=== Given passage ===
-----

RAG Pipeline for OpenML

Getting started

Clone the repository
Create a virtual environment and activate it (python -m venv venv &&source venv/bin/activate)
Run poetry install to install the packages
If you are a dev and have a data/ folder with you, skip this step.
- Run training.py (for the first time/to update the model). This takes care of basically everything.
Install Ollama (https://ollama.com/) and download the models ollama pull llama3
Run ./start_local.sh to start all the services, and navigate to http://localhost:8501 to access the Streamlit frontend.
- WAIT for a few minutes for the services to start. The terminal should show "sending first query to avoid cold start". Things will only work after this message.
- Do not open the uvicorn server directly, as it will not work.
- To stop the services, run ./stop_local.sh from a different terminal.
Enjoy :)

-----

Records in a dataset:
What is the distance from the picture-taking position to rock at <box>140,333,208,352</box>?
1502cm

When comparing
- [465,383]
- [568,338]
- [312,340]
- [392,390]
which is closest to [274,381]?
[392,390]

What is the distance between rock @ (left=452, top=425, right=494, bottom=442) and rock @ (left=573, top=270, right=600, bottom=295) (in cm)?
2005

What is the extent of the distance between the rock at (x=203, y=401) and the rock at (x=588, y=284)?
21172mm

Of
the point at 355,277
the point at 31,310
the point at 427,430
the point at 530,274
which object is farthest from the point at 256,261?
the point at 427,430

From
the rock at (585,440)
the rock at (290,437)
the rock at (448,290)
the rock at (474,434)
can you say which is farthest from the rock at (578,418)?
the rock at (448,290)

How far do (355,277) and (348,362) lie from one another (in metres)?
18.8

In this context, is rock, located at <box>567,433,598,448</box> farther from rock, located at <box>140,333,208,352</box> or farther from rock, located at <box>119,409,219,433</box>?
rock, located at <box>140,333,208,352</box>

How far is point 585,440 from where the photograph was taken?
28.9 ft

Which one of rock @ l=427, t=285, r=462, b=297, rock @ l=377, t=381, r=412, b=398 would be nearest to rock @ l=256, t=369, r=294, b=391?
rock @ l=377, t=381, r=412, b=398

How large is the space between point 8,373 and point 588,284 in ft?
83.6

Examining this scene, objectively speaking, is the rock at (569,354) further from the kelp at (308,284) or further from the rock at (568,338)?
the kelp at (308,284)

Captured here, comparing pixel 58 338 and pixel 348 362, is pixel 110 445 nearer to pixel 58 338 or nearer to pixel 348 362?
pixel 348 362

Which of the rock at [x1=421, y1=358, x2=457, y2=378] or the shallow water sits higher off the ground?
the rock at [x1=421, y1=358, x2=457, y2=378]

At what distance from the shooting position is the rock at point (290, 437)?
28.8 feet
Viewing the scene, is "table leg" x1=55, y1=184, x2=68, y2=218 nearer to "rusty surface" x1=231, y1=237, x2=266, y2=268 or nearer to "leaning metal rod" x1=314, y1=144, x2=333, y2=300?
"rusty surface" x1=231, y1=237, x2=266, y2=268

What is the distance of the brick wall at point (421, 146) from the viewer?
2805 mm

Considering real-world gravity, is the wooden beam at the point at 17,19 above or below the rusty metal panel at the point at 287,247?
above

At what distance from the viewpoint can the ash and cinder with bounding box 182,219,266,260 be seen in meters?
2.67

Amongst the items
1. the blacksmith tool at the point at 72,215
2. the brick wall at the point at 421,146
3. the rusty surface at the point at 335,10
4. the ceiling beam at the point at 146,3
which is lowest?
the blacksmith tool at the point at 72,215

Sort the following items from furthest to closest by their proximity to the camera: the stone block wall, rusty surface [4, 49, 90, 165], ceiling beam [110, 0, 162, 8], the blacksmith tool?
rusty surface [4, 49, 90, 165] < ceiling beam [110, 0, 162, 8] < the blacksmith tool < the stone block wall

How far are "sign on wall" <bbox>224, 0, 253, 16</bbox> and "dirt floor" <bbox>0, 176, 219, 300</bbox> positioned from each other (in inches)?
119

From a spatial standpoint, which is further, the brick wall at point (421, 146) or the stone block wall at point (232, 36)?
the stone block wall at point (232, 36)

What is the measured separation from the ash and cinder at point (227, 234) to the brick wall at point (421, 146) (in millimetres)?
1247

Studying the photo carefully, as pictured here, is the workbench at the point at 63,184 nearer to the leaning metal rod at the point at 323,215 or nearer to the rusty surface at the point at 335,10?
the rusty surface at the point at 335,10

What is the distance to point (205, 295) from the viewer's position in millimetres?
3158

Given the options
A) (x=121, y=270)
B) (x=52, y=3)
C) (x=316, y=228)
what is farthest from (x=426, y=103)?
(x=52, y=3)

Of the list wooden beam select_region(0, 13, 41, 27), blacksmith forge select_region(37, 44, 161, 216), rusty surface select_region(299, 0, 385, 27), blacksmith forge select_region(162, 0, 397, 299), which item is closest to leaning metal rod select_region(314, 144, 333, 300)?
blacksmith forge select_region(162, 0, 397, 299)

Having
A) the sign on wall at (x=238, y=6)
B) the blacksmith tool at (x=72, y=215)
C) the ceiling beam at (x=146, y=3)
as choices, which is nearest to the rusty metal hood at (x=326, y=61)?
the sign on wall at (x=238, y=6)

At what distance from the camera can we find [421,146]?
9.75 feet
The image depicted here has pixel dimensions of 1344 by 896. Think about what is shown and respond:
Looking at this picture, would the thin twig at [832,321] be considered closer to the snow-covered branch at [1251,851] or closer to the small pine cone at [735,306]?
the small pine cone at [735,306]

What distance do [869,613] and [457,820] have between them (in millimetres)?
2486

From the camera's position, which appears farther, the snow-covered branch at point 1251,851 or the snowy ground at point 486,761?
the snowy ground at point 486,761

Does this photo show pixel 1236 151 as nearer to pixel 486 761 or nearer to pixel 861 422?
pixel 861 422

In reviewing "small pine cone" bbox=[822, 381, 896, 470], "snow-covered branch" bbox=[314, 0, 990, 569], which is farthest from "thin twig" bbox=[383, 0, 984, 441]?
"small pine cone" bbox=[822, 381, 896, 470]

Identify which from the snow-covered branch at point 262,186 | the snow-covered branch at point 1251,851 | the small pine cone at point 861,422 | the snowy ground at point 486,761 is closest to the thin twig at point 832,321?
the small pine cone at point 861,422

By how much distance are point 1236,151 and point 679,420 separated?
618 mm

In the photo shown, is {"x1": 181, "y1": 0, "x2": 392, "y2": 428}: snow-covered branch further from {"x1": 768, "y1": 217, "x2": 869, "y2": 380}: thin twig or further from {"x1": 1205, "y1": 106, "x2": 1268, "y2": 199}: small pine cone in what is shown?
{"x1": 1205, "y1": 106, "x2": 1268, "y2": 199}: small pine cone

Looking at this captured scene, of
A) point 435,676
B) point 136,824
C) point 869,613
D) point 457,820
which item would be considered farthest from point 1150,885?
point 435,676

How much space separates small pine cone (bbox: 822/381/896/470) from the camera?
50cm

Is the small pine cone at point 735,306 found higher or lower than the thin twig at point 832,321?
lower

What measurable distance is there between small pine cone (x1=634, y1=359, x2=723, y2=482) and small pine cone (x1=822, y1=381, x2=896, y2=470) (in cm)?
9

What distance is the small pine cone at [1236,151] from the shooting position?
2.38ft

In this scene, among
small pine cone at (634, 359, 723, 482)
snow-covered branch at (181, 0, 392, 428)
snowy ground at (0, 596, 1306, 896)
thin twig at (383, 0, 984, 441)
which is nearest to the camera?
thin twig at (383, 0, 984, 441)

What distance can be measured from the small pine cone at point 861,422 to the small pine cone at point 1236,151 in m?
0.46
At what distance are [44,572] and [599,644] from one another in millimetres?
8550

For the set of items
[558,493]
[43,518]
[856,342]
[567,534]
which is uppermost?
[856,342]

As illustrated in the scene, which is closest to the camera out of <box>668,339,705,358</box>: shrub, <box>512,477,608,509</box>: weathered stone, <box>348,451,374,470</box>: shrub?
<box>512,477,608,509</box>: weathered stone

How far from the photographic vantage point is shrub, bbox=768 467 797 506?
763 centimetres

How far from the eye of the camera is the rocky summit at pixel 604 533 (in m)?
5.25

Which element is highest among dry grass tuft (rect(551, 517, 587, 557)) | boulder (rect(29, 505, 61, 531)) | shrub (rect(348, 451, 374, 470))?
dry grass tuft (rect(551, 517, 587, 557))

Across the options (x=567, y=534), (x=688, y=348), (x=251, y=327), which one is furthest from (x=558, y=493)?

-----

=== Problem to work on ===
Could you write the next part of the OpenML RAG pipeline setup guide, picking up after its last line?

=== Expected answer ===
We all are lazy sometimes and don't want to use the interface sometimes. Or just want to test out different parts of the API without any hassle. To that end, you can either test out the individual components like so:
Note that the %20 are spaces in the URL.

This is the server that runs an Ollama server (This is basically an optimized version of a local LLM. It does not do anything of itself but runs as a background service so you can use the LLM).
You can start it by running cd ollama && ./get_ollama.sh &

This component is the one that runs the query processing using LLMs module. It uses the Ollama server, runs queries and processes them.
You can start it by running cd llm_service && uvicorn llm_service:app --host 0.0.0.0 --port 8081 &
Curl Example : curl http://0.0.0.0:8081/llmquery/find%20me%20a%20mushroom%20dataset%20with%20less%20than%203000%20classes

This component runs the RAG pipeline. It returns a JSON with dataset ids of the OpenML datasets that match the query.
You can start it by running cd backend && uvicorn backend:app --host 0.0.0.0 --port 8000 &
Curl Example : curl http://0.0.0.0:8000/dataset/find%20me%20a%20mushroom%20dataset

This component runs the Streamlit frontend. It is the UI that you see when you navigate to http://localhost:8501.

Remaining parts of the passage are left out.